- Exercise -
Please reproduce the data exactly, excluding any pictures it contains.

Entries shown: Begin

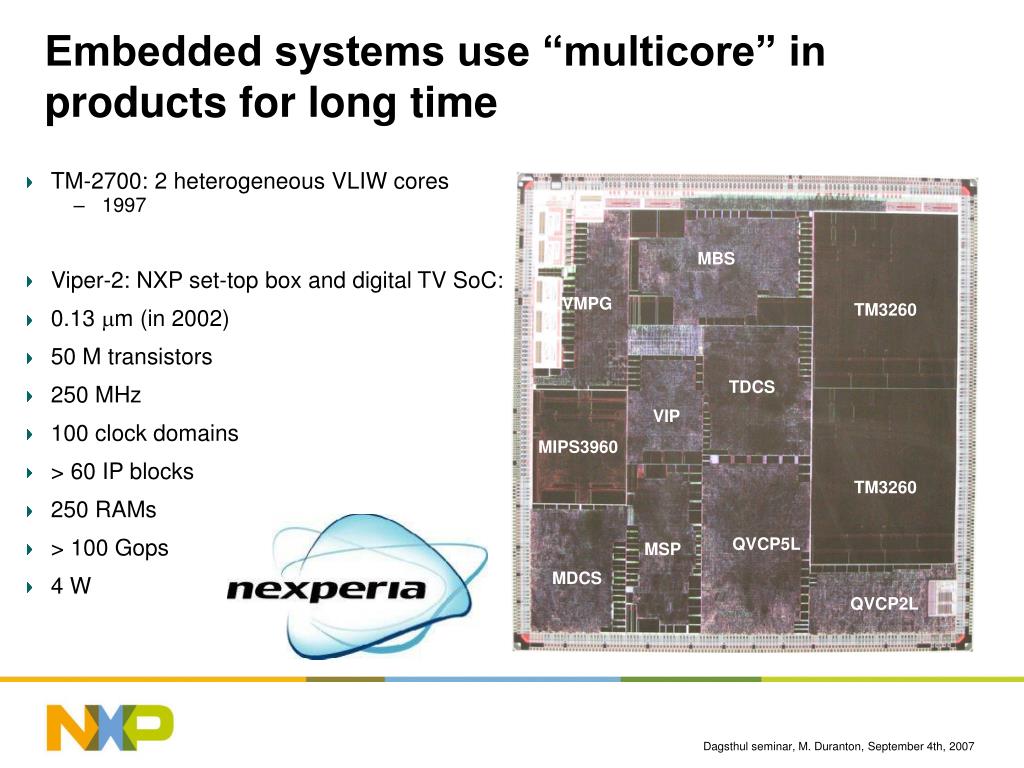 Embedded systems use “multicore” in products for long time

TM-2700: 2 heterogeneous VLIW cores
– 1997

Viper-2: NXP set-top box and digital TV SoC:

0.13 $\mu$m (in 2002)

50 M transistors

250 MHz

100 clock domains

> 60 IP blocks

250 RAMs

> 100 Gops

4 W

nexperia

MBS
VMPG
TM3260
TDCS
VIP
MIPS3960
TM3260
QVCP5L
MSP
MDCS
QVCP2L

NXP

Dagsthul seminar, M. Duranton, September 4th, 2007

Entries shown: End

- Exercise output -
 Embedded systems use “multicore” in products for long time

TM-2700: 2 heterogeneous VLIW cores
– 1997

Viper-2: NXP set-top box and digital TV SoC:

0.13 $\mu$m (in 2002)

50 M transistors

250 MHz

100 clock domains

> 60 IP blocks

250 RAMs

> 100 Gops

4 W

nexperia

MBS
VMPG
TM3260
TDCS
VIP
MIPS3960
TM3260
QVCP5L
MSP
MDCS
QVCP2L

NXP

Dagsthul seminar, M. Duranton, September 4th, 2007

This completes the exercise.